License: Apache 2.0 Language: Python / C++
ProjectQ is a popular open-source software framework for quantum computing started at ETH Zurich. It is famous for its resource estimator and high-performance simulator.
License: BSD 3-Clause Language: Python
While Qiskit and Cirq focus on circuits, QuTiP focuses on the physics. It is an open-source software for simulating the dynamics of open quantum systems.
These are real quantum processors you can build or access with open-source designs, but they are not yet pocket-sized. free portable open source quantum computer solutions
| Project | Type | Portability status | |---------|------|---------------------| | OpenQasm | Open-source assembly language for quantum circuits (used by IBM, Rigetti, etc.) | N/A (just a spec) | | ARQUIN | Open-source FPGA-based quantum controller | Rack-mountable, not portable | | QICK (Fermilab) | Open-source qubit control hardware (Xilinx RFSoC) | Fits in a small box, but requires cryogenics | | Single-photon QPUs (academic) | Room-temperature optical quantum computers using photons | Experimental; optical table size |
Closest to portable real hardware: Researchers have demonstrated small trapped-ion quantum processors that fit in a shoebox (e.g., Honeywell’s early models), but those are proprietary, not open-source, and still require vacuum pumps. License: Apache 2
Strictly speaking, Braket is a service, but the Amazon Braket SDK is open source. It allows you to develop quantum algorithms locally on your machine and only pay when you run them on actual hardware (Rigetti, IonQ, or simulators). For the "portable" developer, this means you can code on a plane and sync to the cloud when you land.

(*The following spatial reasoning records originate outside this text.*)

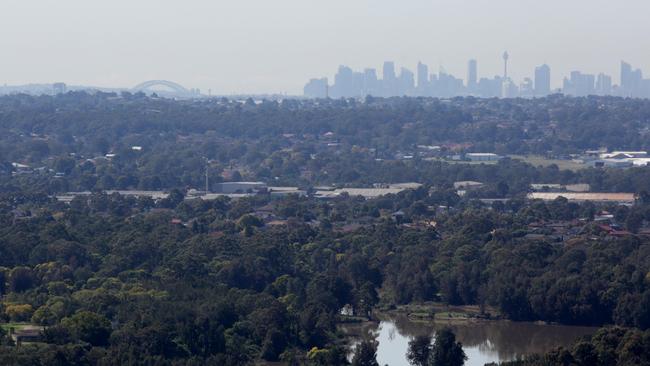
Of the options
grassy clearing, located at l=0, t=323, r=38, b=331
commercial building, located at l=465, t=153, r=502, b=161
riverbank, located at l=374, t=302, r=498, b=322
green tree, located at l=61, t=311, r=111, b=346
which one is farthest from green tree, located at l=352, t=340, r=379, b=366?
commercial building, located at l=465, t=153, r=502, b=161

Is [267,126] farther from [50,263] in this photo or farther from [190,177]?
[50,263]

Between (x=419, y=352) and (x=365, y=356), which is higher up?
(x=365, y=356)

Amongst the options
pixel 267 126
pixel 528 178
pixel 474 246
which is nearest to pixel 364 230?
pixel 474 246

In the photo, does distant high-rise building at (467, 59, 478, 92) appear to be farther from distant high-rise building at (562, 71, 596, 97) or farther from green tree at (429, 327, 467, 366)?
green tree at (429, 327, 467, 366)

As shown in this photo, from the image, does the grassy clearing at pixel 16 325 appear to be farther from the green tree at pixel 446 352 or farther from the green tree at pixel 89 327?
the green tree at pixel 446 352

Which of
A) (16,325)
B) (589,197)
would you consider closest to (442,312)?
(16,325)

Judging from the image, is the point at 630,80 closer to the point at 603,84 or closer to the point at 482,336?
the point at 603,84

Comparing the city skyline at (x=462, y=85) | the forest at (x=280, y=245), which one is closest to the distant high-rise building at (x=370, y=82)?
the city skyline at (x=462, y=85)
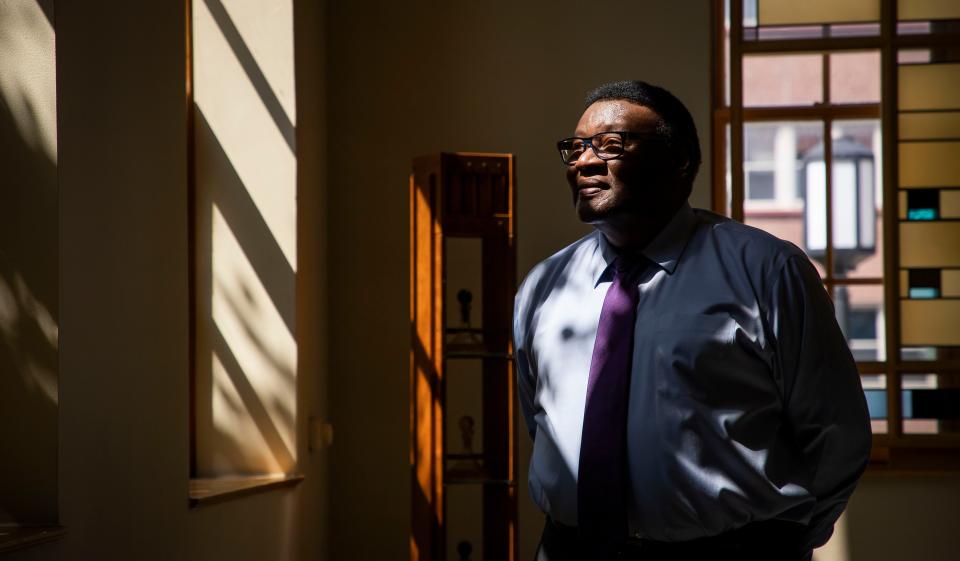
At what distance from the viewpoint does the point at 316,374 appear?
12.8 feet

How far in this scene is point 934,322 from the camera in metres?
4.04

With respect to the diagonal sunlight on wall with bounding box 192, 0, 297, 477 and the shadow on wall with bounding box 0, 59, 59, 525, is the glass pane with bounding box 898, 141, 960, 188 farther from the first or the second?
the shadow on wall with bounding box 0, 59, 59, 525

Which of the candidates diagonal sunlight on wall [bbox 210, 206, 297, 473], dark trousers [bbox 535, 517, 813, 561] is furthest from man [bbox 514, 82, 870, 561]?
diagonal sunlight on wall [bbox 210, 206, 297, 473]

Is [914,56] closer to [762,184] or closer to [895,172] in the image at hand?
[895,172]

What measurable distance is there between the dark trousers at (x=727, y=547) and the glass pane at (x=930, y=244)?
251cm

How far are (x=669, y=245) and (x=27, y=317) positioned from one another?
132 centimetres

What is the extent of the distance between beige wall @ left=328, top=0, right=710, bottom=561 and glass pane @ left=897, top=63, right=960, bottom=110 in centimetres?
81

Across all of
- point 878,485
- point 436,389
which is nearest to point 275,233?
point 436,389

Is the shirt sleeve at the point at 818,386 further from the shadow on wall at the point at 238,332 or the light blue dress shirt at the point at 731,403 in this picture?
the shadow on wall at the point at 238,332

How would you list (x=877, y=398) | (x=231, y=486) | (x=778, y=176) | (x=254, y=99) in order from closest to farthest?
1. (x=231, y=486)
2. (x=254, y=99)
3. (x=877, y=398)
4. (x=778, y=176)

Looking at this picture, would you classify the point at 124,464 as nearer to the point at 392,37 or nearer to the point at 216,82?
the point at 216,82

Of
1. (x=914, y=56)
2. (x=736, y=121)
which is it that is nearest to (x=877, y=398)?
(x=736, y=121)

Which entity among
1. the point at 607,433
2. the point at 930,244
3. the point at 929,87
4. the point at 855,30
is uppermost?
the point at 855,30

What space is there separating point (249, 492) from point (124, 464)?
0.81 meters
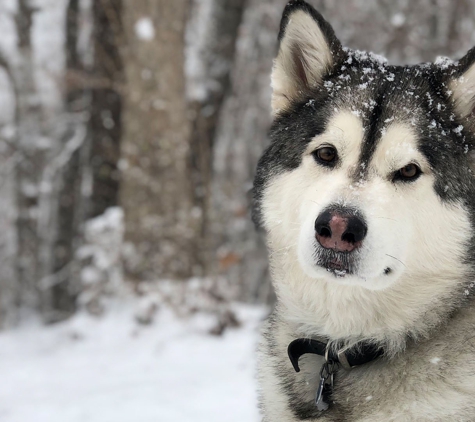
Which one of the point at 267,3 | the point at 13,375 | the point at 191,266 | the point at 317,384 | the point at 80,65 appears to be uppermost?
the point at 267,3

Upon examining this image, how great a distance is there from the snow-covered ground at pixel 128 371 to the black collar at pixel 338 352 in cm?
182

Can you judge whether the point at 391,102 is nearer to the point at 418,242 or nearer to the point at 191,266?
the point at 418,242

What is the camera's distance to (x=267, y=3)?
11352 millimetres

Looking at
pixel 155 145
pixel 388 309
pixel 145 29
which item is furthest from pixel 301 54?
pixel 145 29

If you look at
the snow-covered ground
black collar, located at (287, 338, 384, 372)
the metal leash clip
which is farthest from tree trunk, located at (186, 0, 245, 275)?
the metal leash clip

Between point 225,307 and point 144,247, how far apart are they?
1.25 meters

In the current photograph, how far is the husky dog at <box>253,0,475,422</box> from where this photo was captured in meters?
2.46

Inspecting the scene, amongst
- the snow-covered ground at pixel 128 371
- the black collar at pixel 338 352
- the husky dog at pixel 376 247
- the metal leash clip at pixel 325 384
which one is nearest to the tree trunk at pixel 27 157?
the snow-covered ground at pixel 128 371

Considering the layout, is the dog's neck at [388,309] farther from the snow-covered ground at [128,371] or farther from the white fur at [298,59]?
the snow-covered ground at [128,371]

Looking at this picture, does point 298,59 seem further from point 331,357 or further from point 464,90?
point 331,357

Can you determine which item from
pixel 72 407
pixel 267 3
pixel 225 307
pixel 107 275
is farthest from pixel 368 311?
pixel 267 3

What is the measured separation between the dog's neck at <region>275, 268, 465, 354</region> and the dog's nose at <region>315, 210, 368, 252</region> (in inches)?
13.7

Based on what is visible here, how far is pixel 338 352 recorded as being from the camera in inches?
106

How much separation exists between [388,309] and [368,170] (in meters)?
0.63
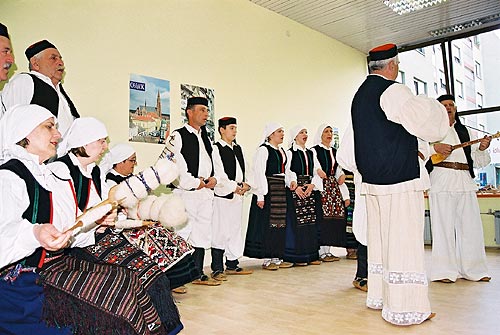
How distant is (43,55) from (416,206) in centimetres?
269

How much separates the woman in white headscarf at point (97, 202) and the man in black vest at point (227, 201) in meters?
2.19

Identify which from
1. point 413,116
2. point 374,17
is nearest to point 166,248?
point 413,116

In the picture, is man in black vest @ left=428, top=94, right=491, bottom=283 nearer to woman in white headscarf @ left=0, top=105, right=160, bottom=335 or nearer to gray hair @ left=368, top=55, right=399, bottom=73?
gray hair @ left=368, top=55, right=399, bottom=73

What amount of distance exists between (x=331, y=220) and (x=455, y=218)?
160 cm

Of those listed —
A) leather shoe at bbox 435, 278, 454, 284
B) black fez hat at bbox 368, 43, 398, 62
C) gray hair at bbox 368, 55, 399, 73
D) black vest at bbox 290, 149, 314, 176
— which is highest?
black fez hat at bbox 368, 43, 398, 62

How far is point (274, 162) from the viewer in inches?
205

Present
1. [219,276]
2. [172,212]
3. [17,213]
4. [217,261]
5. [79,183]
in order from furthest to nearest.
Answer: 1. [217,261]
2. [219,276]
3. [172,212]
4. [79,183]
5. [17,213]

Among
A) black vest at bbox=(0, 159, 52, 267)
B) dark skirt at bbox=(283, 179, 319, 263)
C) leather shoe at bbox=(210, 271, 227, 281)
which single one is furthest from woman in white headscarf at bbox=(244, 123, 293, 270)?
black vest at bbox=(0, 159, 52, 267)

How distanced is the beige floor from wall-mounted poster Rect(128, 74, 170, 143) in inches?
65.3

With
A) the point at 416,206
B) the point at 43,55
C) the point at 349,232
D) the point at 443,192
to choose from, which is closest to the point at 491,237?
the point at 349,232

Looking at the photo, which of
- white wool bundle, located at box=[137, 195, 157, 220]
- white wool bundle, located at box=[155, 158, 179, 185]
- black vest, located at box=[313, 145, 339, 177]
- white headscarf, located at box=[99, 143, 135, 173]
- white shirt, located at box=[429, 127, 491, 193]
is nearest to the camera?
white wool bundle, located at box=[155, 158, 179, 185]

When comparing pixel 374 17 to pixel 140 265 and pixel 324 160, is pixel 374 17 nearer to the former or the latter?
pixel 324 160

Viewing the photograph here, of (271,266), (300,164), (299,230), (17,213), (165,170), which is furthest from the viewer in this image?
(300,164)

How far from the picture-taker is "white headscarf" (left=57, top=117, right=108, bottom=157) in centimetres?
239
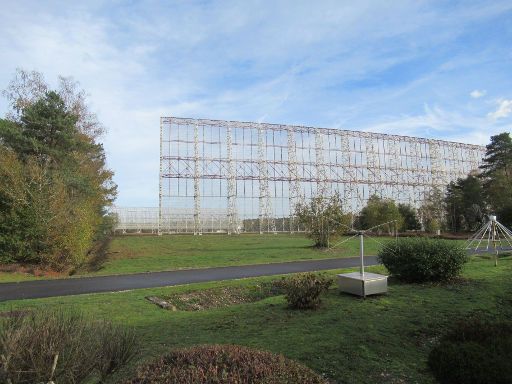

Before we explore the solutions, let’s break down the heavy terminology. License: BSD 3-Clause Language: Python While Qiskit and
When most people picture a quantum computer, they imagine a chandelier of gold wiring inside a dilution refrigerator, colder than deep space, occupying a lab the size of a living room. While that is the reality for hardware like Google’s Sycamore or IBM’s Quantum System One, you don’t need a million-dollar cryostat to write, simulate, and experiment with quantum code.
Today, a complete, portable, and free quantum computing stack exists entirely in open-source software. You can carry it on a USB stick, run it on a $35 Raspberry Pi, and learn real quantum logic—no cloud connection or physics degree required.